PASSAGE GIVEN |
The BACKUP feature is only available to enterprise users. For non-enterprise backups, see cockroach dump.

CockroachDB's BACKUP statement allows you to create full or incremental backups of your cluster's schema and data that are consistent as of a given timestamp. Backups can be with or without revision history.

Because CockroachDB is designed with high fault tolerance, these backups are designed primarily for disaster recovery (i.e., if your cluster loses a majority of its nodes) through RESTORE. Isolated issues (such as small-scale node outages) do not require any intervention.

Functional details

Backup targets

You can backup entire tables (which automatically includes their indexes) or views. Backing up a database simply backs up all of its tables and views.

Note:

BACKUP only offers table-level granularity; it does not support backing up subsets of a table.

Object dependencies

Dependent objects must be backed up at the same time as the objects they depend on.

Object Depends On
Table with foreign key constraints The table it REFERENCES; however, this dependency can be removed during the restore.
Table with a sequence The sequence it uses; however, this dependency can be removed during the restore.
Views The tables used in the view's SELECT statement.
Interleaved tables The parent table in the interleaved hierarchy.

Users and privileges

The system.users table stores your users and their passwords. To restore your users, you must first backup the system.users table, and then use this procedure.

Restored tables inherit privilege grants from the target database; they do not preserve privilege grants from the backed up table because the restoring cluster may have different users.

Table-level privileges must be granted to users after the restore is complete.

Backup types

CockroachDB offers two types of backups: full and incremental.

Full backups

Full backups contain an unreplicated copy of your data and can always be used to restore your cluster. These files are roughly the size of your data and require greater resources to produce than incremental backups. You can take full backups as of a given timestamp and (optionally) include the available revision history.

Incremental backups

Incremental backups are smaller and faster to produce than full backups because they contain only the data that has changed since a base set of backups you specify (which must include one full backup, and can include many incremental backups). You can take incremental backups either as of a given timestamp or with full revision history.

COLLECTED DATA |

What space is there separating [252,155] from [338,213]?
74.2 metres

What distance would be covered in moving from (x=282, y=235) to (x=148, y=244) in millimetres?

AIM OF THE EXERCISE | Which dependent objects does the passage on CockroachDB backups list in its object dependencies table? Work only from the passage on CockroachDB backups, not from the material.

RESPONSE FOR THIS EXERCISE |
- Table with foreign key constraints
- Table with a sequence
- Views
- Interleaved tables